Now that the Boston Celtics have won the “world” championship, eyes are firmly set on the Euro soccer championship. The tournament has already moved to the quarter finals. It is hard to understate the impact of this event on life in most of Europe (and many other parts of the world).
Even if you are not interested in the game itself, perhaps you might enjoy my general observations on the meaning of the euro soccer championship:
Law of supply and demand: International soccer championships are a special occasion. The European championship occurs only every 4 years. The World championship also takes place every four years. This means that there is always one year of “nothingness” in between each tournament. Artificial scarcity of supply => increase in demand.
Global warming. Streets are empty during most games. Al Gore loves soccer championships (except victories for Turkey, see below).
Numbers don’t add up:
o Some small countries (Croatia, Holland) perform really well on a consistent basis even though they have a small population. Most likely explanation: something in the faucet water.

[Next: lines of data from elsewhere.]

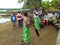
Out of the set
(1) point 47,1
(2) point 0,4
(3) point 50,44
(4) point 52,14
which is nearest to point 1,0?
(2) point 0,4

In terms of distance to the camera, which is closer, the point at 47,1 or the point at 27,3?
the point at 47,1

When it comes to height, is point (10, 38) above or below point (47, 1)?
below

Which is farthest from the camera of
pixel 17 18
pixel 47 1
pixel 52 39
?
pixel 47 1

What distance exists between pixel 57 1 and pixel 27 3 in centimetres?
514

o The distortion of money: one of the very richest soccer leagues in the world, England, has the best teams (see Champions league results) but underperforms on the world stage. One explanation: the money allows them to import foreign players, lowering the amount of national players in crucial positions in the league (beware MLS).

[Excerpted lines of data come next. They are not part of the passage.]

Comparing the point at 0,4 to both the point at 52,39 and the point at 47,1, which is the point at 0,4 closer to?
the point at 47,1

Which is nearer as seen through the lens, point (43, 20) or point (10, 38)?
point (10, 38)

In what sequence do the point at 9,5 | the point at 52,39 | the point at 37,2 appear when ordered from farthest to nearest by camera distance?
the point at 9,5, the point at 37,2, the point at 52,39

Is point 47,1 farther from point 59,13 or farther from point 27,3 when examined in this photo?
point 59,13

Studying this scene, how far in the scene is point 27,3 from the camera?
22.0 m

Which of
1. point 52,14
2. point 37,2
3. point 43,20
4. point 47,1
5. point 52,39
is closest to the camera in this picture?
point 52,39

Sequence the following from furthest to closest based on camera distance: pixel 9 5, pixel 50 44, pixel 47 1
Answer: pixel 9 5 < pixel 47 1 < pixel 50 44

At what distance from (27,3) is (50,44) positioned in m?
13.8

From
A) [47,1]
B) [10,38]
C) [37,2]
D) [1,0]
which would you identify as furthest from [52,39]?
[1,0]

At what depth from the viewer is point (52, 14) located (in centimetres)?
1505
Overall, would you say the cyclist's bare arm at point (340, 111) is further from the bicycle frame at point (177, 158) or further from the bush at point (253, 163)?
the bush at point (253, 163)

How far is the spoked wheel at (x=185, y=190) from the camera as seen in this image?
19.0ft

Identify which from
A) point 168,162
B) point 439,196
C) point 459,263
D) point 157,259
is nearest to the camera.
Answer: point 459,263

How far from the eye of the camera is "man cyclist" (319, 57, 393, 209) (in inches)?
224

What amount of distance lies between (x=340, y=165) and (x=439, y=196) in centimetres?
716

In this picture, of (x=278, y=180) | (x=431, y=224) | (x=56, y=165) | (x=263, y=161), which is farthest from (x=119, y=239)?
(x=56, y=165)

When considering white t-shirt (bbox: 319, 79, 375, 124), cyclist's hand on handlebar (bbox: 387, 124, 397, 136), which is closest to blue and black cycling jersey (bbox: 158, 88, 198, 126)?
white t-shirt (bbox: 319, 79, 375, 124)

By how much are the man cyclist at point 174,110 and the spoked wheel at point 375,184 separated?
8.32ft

Soccer & Steroptypes: Germany: it is not always pretty, but the outcome is always efficient. Gary Lineker famously described soccer as a game ” for 22 people that run around, play the ball, and one referee who makes a slew of mistakes, and in the end Germany always wins.”. The German soccer team always manages to beat some of the most stylish, talented teams and advance to the final stages. This years seems no different. In the first quarter final Germany beat an immensely talented Portuguese squad (3-2). The bookmakers (who are also very efficient) favor Germany as the final winner (1/4) of the tournament.